Big Data is already deployed in multiple directions: competitive industry, government interest and non-government action. Where there is a will, there is a Big Data way. Training and deployment of all levels of Big Data tools are ubiquitous, given connectivity. Big Data has a relatively low cost of entry as well.

Innovation Hubs in Africa

Africa already has a healthy network of these centers. The number of technology centers in Africa has increased dramatically over the past couple of years. More than half of African countries have a technology hub and leader South Africa has nineteen. According to World Bank, more than half of African nations have at least one tech hub, totaling around 90. In 2014, investment in tech hubs has gone from $12 to $26 million.

Africa Mobile Adaption

A wide variety of participants are needed to make Big Data work. The Big Data industry has an extreme shortage of data scientists and technicians.
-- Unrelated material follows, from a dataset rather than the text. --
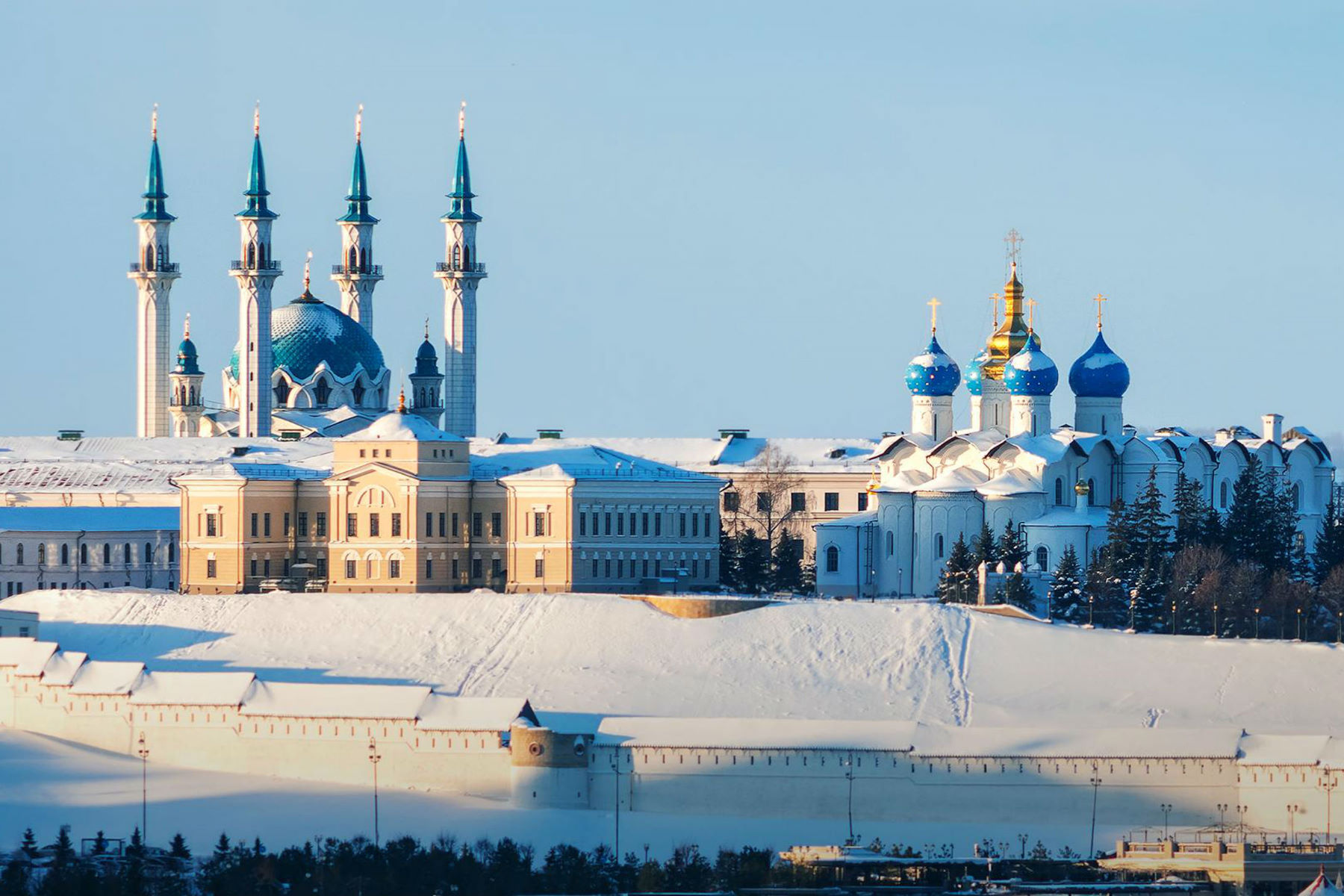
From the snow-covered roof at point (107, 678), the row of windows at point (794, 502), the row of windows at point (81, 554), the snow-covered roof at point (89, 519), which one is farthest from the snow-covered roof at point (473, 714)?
the row of windows at point (794, 502)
Even the occupation “data scientist” is actually not as straight forward as it would seem. This is opportunity to find a niche or create a new one.

Not Another NGO

The volume, velocity and variety of data accumulating are a worldwide phenomenon. Perhaps it is relative size, but every person in every country is creating more and more streams of information. In the same thread, every business creates and has access to tremendous amounts of data, but who uses it varies greatly. It’s not a necessity now for entity differentiation, but it is rapidly becoming so.

Those that don’t adapt to utilizing Big Data will get left behind – corporation or country.  We are in a global economy ecology as well.  In a post 9/11 world, we can’t leave others behind and hope for the best.  We’ve got to create the rising tide to lift all boats.  Bring on the Big Data.